A inquietação que transporta na mochila - ou será no copo de café? - está, esta semana, mais evidente. Mas ela é suficientemente nova para não saber que esse passageiro indesejável vai de boleia.
Hoje, quando apanhou o autocarro, vinha mais ofegante. Trazia o café no copo de plástico. Encheu o autocarro, não reparou. Nós reparámos.
Sentou-se num lugar à janela mas não abriu a mochila. Acho que o livro de filosofia não estava lá.
Eu aguardava o momento de estudo, que tardava. O copo de plástico estava esquecido na sua mão. Tremia.

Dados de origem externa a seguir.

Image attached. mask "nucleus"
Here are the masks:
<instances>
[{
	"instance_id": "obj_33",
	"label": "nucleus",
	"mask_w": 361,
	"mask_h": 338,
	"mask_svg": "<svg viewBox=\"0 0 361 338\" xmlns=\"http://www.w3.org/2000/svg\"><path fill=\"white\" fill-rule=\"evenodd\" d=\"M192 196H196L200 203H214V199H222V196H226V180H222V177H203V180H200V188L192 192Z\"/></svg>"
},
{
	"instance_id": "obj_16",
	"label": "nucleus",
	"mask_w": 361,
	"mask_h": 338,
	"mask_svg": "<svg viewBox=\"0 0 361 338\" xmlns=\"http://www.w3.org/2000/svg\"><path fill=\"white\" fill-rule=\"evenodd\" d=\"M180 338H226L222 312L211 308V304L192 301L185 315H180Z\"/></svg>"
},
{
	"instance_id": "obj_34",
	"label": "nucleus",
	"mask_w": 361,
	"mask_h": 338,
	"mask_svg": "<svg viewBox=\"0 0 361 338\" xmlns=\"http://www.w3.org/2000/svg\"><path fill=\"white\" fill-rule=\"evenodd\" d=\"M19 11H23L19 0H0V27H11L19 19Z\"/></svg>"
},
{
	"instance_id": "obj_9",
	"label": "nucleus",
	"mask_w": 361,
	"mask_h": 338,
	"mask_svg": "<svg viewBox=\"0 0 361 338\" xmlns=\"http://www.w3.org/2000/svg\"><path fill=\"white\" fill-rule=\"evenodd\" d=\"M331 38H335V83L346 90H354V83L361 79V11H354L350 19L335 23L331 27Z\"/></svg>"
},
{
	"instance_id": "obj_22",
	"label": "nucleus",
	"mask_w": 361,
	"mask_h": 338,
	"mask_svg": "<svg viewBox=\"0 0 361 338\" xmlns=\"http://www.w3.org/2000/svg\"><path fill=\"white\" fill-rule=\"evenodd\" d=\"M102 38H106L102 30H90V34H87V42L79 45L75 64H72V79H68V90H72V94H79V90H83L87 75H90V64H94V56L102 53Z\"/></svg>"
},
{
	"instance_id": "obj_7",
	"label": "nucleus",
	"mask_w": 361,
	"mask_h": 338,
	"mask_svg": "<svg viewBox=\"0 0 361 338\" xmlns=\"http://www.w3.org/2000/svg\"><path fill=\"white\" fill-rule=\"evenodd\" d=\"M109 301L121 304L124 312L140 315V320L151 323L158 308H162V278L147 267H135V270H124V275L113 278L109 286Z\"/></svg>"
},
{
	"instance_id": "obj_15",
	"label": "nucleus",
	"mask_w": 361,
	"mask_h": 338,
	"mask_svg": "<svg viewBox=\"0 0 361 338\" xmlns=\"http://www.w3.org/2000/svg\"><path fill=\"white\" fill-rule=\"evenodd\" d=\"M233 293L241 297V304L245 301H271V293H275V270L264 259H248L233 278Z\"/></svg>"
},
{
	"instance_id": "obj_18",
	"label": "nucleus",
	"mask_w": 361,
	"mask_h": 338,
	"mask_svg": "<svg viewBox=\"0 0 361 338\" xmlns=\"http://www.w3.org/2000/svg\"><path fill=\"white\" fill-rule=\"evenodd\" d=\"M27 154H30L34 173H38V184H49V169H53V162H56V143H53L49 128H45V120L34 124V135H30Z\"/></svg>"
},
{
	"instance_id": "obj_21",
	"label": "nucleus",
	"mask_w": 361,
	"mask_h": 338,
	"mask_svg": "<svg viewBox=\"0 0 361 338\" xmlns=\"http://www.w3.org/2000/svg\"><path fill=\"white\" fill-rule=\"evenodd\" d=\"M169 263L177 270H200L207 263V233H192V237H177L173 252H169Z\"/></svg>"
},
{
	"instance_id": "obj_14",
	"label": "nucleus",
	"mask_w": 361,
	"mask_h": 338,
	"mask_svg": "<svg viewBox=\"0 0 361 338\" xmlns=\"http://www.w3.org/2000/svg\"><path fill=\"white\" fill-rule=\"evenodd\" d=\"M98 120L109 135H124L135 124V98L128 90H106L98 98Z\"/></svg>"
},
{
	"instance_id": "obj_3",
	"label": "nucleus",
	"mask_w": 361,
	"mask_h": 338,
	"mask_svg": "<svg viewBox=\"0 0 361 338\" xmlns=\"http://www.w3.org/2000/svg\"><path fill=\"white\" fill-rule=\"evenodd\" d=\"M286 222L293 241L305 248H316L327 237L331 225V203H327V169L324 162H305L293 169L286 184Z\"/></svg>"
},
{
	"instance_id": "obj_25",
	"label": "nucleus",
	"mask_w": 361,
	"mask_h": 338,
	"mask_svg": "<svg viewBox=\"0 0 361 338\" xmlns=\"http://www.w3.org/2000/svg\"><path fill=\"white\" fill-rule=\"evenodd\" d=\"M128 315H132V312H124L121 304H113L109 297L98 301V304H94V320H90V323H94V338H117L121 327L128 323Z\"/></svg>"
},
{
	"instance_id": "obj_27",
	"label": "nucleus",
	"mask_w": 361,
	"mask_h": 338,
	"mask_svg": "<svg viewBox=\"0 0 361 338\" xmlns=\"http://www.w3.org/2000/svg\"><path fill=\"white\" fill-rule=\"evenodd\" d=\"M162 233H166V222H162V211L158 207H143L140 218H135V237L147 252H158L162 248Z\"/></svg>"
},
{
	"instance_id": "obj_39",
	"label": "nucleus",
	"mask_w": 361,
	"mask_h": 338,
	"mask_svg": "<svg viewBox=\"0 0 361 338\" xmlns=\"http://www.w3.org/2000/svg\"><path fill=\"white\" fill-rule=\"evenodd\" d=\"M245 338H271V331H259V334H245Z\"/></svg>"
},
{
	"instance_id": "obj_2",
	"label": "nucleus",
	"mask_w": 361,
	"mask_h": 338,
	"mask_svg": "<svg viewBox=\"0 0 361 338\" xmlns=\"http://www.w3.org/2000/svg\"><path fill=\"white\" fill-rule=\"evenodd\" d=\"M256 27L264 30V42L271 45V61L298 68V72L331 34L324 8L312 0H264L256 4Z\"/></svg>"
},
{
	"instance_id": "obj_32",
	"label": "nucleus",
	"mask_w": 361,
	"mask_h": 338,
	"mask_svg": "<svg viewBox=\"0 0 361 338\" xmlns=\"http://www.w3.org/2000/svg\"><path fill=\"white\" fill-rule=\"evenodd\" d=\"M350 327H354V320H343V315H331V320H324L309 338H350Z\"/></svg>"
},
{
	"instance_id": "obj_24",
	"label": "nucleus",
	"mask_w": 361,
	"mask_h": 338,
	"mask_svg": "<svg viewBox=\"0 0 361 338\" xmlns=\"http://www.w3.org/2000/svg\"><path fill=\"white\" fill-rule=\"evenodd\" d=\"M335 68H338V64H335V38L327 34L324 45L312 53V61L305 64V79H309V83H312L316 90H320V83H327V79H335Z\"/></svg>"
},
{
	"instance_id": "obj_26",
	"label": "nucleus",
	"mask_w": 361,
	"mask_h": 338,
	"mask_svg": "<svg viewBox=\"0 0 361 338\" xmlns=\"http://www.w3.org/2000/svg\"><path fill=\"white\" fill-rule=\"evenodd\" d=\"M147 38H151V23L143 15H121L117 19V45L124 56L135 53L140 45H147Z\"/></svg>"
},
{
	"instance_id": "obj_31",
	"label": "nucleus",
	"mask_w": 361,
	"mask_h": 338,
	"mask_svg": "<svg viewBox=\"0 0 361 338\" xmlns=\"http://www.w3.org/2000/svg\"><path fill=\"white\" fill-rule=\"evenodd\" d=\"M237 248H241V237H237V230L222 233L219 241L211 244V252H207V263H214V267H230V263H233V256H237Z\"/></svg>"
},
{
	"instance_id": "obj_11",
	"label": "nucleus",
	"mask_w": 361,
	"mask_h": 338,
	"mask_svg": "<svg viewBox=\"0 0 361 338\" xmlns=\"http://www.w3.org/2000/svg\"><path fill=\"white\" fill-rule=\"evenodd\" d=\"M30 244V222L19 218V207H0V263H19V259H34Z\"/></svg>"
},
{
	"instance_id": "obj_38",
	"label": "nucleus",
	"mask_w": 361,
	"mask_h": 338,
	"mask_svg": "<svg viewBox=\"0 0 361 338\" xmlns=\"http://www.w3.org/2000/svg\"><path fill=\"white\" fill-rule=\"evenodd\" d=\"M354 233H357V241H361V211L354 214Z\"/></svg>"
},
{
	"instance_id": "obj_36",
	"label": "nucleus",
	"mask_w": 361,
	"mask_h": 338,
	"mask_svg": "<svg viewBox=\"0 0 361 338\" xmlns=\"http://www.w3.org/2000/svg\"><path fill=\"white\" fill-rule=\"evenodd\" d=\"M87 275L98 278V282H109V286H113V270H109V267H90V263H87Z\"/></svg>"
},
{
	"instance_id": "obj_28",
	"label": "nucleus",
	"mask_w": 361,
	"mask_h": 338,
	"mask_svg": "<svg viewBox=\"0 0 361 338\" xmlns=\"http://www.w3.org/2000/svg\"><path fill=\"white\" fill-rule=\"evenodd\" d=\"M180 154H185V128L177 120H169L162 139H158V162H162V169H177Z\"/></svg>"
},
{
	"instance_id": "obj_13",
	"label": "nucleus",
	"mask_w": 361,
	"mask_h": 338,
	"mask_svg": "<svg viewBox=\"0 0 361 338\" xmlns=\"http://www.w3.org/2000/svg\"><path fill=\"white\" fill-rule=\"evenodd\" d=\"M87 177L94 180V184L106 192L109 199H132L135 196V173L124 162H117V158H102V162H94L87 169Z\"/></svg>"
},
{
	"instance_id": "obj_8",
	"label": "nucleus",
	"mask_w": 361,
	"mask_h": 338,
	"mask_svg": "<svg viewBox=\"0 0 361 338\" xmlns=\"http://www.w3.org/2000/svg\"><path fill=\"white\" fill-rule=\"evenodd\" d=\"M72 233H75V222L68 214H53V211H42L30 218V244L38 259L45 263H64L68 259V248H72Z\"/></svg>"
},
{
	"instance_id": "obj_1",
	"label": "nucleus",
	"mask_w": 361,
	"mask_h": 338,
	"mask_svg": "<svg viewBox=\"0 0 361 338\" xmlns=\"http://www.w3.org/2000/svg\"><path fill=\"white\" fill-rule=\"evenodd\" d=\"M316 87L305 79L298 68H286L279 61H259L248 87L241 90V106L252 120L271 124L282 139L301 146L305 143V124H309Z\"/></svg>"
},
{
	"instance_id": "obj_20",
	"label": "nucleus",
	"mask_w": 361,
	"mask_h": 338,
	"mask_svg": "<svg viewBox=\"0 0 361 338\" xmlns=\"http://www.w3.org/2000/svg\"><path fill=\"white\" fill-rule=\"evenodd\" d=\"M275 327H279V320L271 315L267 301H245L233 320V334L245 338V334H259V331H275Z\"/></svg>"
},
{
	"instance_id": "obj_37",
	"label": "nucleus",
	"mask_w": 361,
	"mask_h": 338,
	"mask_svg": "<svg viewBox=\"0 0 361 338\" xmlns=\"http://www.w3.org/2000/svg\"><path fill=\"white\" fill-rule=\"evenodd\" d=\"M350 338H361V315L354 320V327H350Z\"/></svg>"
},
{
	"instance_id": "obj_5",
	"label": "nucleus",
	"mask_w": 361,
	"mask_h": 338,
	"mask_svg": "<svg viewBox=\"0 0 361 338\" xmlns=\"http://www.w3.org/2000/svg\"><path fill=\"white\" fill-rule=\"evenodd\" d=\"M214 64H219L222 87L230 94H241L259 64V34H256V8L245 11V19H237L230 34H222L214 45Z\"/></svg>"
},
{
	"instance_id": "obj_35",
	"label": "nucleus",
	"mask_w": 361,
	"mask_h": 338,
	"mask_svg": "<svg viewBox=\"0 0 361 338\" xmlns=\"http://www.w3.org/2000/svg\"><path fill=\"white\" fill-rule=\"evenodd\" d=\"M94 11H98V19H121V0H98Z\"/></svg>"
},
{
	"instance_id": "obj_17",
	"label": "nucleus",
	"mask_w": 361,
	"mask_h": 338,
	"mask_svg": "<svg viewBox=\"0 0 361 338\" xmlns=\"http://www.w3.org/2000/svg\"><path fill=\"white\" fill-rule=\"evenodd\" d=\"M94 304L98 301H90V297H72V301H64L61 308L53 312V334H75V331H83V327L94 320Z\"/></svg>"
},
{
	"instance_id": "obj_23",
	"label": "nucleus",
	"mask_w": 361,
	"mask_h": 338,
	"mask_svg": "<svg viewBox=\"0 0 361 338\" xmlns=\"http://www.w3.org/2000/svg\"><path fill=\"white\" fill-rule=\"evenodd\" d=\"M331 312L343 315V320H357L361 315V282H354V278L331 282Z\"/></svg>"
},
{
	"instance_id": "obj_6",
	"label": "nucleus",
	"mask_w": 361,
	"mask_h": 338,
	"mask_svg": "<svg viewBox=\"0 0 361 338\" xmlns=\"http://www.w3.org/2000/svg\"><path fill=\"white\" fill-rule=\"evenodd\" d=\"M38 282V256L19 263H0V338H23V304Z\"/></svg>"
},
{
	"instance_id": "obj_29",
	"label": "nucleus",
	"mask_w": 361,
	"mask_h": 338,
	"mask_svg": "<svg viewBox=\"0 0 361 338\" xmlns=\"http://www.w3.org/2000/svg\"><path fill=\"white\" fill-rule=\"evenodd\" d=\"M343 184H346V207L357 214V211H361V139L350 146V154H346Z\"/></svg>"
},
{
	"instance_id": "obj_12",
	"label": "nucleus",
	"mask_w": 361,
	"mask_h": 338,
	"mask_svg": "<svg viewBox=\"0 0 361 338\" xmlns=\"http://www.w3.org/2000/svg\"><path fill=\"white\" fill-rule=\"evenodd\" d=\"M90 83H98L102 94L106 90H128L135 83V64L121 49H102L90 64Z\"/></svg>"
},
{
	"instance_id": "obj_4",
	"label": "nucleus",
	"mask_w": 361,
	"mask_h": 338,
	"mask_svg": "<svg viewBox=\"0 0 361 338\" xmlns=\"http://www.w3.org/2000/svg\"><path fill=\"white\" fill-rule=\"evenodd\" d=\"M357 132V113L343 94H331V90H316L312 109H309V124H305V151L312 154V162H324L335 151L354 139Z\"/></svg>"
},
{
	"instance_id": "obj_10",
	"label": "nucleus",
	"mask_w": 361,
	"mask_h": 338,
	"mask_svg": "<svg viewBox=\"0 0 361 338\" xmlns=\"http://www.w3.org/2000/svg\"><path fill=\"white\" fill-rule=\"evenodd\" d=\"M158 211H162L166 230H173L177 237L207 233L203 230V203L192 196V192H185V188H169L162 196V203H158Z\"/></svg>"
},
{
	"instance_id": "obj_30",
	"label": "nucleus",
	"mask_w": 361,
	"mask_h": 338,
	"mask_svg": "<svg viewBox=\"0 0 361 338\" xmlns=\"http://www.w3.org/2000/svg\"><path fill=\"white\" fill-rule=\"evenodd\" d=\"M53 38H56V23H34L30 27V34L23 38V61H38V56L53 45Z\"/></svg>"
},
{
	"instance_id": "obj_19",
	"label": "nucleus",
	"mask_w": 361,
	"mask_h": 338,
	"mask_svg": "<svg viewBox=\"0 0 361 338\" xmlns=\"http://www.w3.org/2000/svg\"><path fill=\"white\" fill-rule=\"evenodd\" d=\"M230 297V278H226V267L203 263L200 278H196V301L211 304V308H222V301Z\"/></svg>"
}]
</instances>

E eis que desata a chorar. Chorou baixinho durante todo o caminho até à paragem em que costuma sair.
Não, o livro de filosofia não estava lá.
Saiu.
Fiquei a vê-la do meu lugar. Ela, parada no passeio, os ombros a tremer, o lenço no nariz, a mochila - vazia? - às costas. Uma senhora que passou aproximou-se e falou-lhe. Ela abanou a cabeça e afastou-se. O autocarro seguiu e não vi mais.
Podia ter ficado desiludida por eu não a ter consolado no seu pranto. Podia, se soubesse que eu existo. Podia, se soubesse que eu lhe conheço os livros.
Podia, se soubesse que a adoptei como filha secreta, uma filha cujo nome não sei.
Fiquei feliz por ela ter chorado. Libertou-se da inquietação que trazia na mochila, no copo de café, presa nos seus caracóis longos. Libertou-se? É melhor confirmar, amanhã.
Pode ser que se sente ao meu lado. E eu vou dizer-lhe bom dia. E, se ela deixar, pergunto-lhe o nome.